Rclone is an awesome tool for copying files from one S3 bucket to another. I’ve created S3 storage configurations for both, Scaleway S3 and Minio S3 by running the rclone config guide, and here’s the result as a text configuration file (in ~/.config/rclone/rclone.conf):

[scaleway]
type = s3
provider = Scaleway
env_auth = false
access_key_id = <access_key_id>
secret_access_key = <secret_access_key>
region = fr-par
endpoint = s3.fr-par.scw.cloud
acl = public-read
storage_class = STANDARD

[minio]
type = s3
provider = Minio
env_auth = false
access_key_id = <access_key_id>
secret_access_key = <secret_access_key>
region = hyper2
endpoint = https://s3.650thz.de
location_constraint = hyper2
acl = public-read

Copying the existing user data from Scaleway to Minio was as simple as:

rclone copy --progress --transfers=8 scaleway:metalheadclub-media/custom_emojis/ minio:metalheadclub-media/custom_emojis/
rclone copy --progress --transfers=8 scaleway:metalheadclub-media/accounts/ minio:metalheadclub-media/accounts/
rclone copy --progress --transfers=8 scaleway:metalheadclub-media/site_uploads/ minio:metalheadclub-media/site_uploads/
rclone copy --progress --transfers=8 scaleway:metalheadclub-media/media_attachments/ minio:metalheadclub-media/media_attachments/
rclone copy --progress --transfers=8 scaleway:metalheadclub-media/imports/ minio:metalheadclub-media/imports/
rclone copy --progress --transfers=8 scaleway:metalheadclub-media/cache/accounts/ minio:metalheadclub-media/cache/accounts/
rclone copy --progress --transfers=8 scaleway:metalheadclub-media/cache/custom_emojis/ minio:metalheadclub-media/cache/custom_emojis/

I didn’t copy Mastodon’s cache/preview_cards and cache/media_attachments directories on purpose, since these directories make the majority of files and they will lose their validity in a couple of days anyway.

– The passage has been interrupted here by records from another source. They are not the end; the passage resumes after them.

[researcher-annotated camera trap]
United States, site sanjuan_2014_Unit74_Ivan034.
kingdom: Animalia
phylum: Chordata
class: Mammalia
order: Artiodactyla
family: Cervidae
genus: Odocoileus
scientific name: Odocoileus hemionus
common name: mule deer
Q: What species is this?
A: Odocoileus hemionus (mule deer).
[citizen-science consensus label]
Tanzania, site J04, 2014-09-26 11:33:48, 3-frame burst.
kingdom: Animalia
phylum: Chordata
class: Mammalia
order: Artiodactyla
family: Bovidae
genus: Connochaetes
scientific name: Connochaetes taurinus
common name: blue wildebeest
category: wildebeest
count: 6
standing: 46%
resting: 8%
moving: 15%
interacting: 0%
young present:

The file copying took several hours, esp. due to the large amount of files (not the file size!) and was fully transparent to the user. In the mean time, almost every request is served by my own Minio server and the traffic to my Scaleway bucket has drastically declined:

Scaleway bucket network traffic. Declining after a short period of intense file copying ;-)

The Scaleway bucket will not be needed anymore soon and I will drop it or use it as a backup storage.